PEKANBARU - Pemerintah Kota (Pemko) Pekanbaru berencana melakukan penyesuaian besaran Nilai Jual Objek Pajak (NJOP) di Kota Pekanbaru. Penyesuaian ini nantinya bakal menyesuaikan dengan harga pasaran.
"Ini untuk mendorong pelaku usaha untuk lebih fair, sehingga NJPO sesuai dengan harga pasar di tengah masyarakat," tegas Plt Kepala Badan Pendapatan Daerah (Bapenda) Kota Pekanbaru, Ingot Ahmad Hutasuhut.
Menurutnya, untuk sektor perumahan dan masyarakat berpenghasilan rendah bakal ada stimulus yang signifikan.

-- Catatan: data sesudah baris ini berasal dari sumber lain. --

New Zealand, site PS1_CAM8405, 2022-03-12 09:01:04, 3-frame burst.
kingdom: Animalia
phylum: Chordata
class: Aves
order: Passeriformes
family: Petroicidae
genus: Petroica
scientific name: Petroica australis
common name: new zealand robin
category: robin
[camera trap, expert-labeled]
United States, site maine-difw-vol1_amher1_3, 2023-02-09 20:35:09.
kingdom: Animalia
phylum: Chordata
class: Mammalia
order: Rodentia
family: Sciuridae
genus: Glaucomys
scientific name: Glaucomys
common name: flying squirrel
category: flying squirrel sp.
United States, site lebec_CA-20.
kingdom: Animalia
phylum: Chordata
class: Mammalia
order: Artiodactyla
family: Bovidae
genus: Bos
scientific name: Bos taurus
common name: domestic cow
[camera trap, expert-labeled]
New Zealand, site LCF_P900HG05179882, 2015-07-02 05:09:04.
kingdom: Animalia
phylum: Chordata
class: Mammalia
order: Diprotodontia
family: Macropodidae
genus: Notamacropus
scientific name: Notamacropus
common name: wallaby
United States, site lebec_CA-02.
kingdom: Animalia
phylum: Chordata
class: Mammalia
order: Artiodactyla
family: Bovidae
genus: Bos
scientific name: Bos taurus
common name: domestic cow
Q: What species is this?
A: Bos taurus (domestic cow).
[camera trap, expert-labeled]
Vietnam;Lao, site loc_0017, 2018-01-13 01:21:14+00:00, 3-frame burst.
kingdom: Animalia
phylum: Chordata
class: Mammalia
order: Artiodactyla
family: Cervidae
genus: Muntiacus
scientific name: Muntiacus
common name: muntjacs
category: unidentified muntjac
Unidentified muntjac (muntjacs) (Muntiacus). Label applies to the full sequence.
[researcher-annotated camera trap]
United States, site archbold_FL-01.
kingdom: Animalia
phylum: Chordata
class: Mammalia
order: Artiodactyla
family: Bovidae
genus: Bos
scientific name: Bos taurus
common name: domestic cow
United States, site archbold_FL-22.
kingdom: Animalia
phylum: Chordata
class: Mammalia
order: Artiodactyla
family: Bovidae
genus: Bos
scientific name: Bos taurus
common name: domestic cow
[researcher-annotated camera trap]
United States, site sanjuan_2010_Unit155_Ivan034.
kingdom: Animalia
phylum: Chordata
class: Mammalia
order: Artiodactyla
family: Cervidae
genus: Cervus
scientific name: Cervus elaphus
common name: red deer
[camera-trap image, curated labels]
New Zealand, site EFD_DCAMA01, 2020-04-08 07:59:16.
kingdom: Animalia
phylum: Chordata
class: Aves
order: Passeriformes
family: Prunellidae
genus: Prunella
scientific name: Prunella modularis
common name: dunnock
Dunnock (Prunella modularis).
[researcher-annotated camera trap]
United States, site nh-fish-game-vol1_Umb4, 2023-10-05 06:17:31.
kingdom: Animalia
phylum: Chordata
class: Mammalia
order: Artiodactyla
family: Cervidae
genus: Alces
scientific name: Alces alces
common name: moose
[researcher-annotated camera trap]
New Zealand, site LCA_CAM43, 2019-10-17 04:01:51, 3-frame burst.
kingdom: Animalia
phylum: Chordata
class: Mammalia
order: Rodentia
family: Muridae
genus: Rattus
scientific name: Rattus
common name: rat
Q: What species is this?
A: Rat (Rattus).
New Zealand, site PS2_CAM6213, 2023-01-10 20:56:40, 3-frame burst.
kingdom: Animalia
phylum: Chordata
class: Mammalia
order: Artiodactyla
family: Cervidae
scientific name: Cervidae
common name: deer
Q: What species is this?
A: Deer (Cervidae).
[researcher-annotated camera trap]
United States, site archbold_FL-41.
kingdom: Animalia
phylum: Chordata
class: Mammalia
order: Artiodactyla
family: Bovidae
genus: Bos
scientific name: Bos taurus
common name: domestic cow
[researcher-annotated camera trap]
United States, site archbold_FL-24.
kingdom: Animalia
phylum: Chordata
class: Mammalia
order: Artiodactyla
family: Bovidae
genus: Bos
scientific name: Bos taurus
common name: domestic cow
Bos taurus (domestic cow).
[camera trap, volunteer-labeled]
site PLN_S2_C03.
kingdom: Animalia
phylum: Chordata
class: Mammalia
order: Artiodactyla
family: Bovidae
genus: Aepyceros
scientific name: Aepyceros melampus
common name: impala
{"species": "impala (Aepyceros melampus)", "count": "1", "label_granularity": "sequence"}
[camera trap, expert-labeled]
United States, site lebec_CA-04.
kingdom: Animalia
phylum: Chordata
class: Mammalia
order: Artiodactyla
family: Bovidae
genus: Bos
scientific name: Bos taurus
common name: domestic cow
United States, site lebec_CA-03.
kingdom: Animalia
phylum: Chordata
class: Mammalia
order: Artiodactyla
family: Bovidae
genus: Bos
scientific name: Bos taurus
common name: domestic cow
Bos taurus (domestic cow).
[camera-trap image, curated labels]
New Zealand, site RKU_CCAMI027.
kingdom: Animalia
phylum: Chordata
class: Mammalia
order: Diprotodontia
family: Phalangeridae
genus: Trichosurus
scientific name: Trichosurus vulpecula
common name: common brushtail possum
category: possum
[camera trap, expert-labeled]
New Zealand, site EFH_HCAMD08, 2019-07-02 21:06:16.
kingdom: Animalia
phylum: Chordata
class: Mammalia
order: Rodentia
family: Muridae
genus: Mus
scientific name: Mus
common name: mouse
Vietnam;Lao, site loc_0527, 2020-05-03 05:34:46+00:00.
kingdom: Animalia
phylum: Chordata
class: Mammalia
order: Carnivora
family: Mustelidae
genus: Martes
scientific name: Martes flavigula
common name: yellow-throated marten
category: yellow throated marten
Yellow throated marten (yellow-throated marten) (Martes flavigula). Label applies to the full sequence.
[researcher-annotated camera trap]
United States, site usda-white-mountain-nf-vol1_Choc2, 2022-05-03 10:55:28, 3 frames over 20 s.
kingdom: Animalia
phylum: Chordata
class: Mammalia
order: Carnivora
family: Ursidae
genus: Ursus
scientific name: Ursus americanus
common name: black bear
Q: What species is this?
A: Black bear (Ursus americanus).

Ia menyebut ketika NJPO naik nantinya tagihan PBB P2 tidak mengalami kenaikan.
"Tetapi tagihan PBB nya tidak mengalami kenaikan, kita usahakan seperti itu," paparnya.
Ingot menyebut bahwa pemerintah kota sedang mempersiapkan peraturan wali kota atau perwako untuk diterapkan tahun 2026 mendatang. Ia menyampaikan bahwa regulasi tersebut hampir final.
Dirinya menyebut bahwa penyesuaian ini untuk mengoptimalkan pendapatan daerah guna mendorong pembangunan daerah. Penyesuaian ini pada saat yang sama menjaga ekonomi masyarakat agar besaran PBB P2 tidak mengalami kenaikan.
"Atau besaran PBB P2 masih di angka yang wajar, sehingga terjangkau oleh masyarakat," jelasnya.
Ingot menjelaskan bahwa pemerintah kota berharap dua target bisa tercapai. Kondisi ini diharapkan bisa mendorong pendapatan daerah tapi tidak memberatkan masyarakat.
Dirinya menjelaskan bahwa penyesuaian ini merupakan satu amanat dari Undang-Undang No.1 Tahun 2022 tentang Hubungan Keuangan antara Pemerintah Pusat dan Pemerintahan Daerah. Perwako tersebut juga berpedoman kepada Peraturan Daerah (Perda) Kota Pekanbaru No.1 tahun 2024 tentang Pajak Daerah dan Retribusi Daerah. (Kominfo7/RD2)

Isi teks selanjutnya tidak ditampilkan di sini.